Page extract -

---

Strike averted at Hunter College Campus School following independent inspection of building

Hunter College Campus School on the Upper East Side. (Photo via Wikimedia Commons)

K-6 teachers at the Hunter College Campus School returned on Tuesday for in-person classes after an independent COVID safety inspection cleared the building. 

For weeks, teachers at the K-12 school controlled by CUNY have criticized administrators’ reopening plan for not including COVID-19 testing, safety inspections and for installing untested “air purifiers” instead of HEPA filters in classroom ventilation systems.  Teachers, represented by the union the Professional Staff Congress,  voted to support a safety strike over the weekend if CUNY did not agree to an independent inspection of the school ahead of reopening.

---

Exercise instructions -
(1) In the Hunter College Campus School article, rewrite the paragraph beginning "For weeks, teachers at the K-12 school" as a short bulleted list that keeps its main facts.
(2) Transcribe everything in the Hunter College Campus School article from "Strike averted at" down to "cleared the building.".
(3) Translate this sentence from the Hunter College Campus School article into Spanish: "K-6 teachers at the Hunter College Campus School returned on Tuesday for in-person classes after an independent COVID safety inspection cleared the building."

---

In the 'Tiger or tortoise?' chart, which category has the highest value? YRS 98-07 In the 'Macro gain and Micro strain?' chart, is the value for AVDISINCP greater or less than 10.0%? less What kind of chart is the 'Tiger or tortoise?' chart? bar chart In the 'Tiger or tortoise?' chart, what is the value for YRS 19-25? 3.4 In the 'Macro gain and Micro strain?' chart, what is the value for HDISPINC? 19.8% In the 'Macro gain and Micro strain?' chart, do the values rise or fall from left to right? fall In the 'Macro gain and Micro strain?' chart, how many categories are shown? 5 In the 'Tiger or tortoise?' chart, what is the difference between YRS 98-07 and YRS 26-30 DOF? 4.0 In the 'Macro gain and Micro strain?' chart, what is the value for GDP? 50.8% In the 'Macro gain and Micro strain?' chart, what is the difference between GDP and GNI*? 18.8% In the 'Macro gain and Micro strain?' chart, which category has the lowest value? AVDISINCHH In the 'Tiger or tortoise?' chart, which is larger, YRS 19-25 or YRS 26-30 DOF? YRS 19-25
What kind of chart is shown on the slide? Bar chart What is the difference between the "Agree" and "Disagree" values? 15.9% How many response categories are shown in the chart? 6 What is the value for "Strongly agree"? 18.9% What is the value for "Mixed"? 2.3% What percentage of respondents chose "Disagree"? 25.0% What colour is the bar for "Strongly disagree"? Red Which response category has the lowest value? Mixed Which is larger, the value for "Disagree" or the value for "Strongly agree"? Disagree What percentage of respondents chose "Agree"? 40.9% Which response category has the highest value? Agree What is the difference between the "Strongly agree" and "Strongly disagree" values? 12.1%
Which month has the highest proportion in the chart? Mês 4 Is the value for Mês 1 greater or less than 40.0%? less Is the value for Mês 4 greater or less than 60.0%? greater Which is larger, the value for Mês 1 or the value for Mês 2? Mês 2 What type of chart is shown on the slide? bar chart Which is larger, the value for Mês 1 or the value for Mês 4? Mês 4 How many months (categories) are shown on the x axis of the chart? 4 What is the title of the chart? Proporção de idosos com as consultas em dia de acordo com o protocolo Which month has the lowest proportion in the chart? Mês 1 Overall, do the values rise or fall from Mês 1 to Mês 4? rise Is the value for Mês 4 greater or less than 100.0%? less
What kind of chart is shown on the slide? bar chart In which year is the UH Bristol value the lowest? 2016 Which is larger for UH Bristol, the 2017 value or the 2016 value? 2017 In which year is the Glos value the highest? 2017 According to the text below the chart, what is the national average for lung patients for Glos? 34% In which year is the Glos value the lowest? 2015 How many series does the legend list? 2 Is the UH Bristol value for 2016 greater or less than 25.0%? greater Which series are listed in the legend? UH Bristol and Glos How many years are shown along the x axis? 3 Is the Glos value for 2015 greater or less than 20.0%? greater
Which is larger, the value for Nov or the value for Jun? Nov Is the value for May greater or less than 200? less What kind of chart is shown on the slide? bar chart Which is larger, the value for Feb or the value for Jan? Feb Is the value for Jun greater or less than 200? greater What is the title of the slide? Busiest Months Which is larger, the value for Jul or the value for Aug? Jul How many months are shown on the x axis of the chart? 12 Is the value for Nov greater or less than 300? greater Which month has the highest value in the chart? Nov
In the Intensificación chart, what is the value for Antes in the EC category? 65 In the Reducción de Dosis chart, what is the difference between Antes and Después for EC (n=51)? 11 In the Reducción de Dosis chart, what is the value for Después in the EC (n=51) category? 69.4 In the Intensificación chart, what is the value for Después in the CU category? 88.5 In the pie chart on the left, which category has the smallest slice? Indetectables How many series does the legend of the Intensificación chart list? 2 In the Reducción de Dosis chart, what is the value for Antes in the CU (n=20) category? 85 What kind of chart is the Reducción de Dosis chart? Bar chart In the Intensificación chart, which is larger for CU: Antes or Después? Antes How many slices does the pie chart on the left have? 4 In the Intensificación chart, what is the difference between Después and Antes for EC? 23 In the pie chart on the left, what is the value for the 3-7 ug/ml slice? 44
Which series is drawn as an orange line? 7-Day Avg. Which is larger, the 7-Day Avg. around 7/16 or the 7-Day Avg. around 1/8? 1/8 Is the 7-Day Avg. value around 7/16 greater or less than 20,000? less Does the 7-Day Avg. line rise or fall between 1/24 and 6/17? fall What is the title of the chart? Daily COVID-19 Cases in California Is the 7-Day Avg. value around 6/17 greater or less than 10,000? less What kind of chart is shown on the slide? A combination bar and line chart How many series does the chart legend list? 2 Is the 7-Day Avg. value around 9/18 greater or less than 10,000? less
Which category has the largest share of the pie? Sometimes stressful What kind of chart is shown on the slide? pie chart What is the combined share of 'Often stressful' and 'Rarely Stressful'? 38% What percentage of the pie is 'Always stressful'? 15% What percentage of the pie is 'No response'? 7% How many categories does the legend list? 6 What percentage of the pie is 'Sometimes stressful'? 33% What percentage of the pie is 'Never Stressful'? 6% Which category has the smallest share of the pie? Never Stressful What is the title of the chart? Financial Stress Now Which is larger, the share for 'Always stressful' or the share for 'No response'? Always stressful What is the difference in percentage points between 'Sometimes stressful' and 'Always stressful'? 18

---

Solutions to the problems -
(1)
- For weeks, teachers at the CUNY-controlled K-12 school criticized administrators' reopening plan.
- The plan lacked COVID-19 testing and safety inspections.
- It installed untested "air purifiers" instead of HEPA filters in classroom ventilation systems.
- Over the weekend, the teachers, represented by the Professional Staff Congress, voted to support a safety strike if CUNY did not agree to an independent inspection before reopening.

(2)
Strike averted at Hunter College Campus School following independent inspection of building

Hunter College Campus School on the Upper East Side. (Photo via Wikimedia Commons)

K-6 teachers at the Hunter College Campus School returned on Tuesday for in-person classes after an independent COVID safety inspection cleared the building.

(3) Los maestros de K-6 de la Hunter College Campus School regresaron el martes a las clases presenciales después de que una inspección independiente de seguridad contra la COVID aprobara el edificio.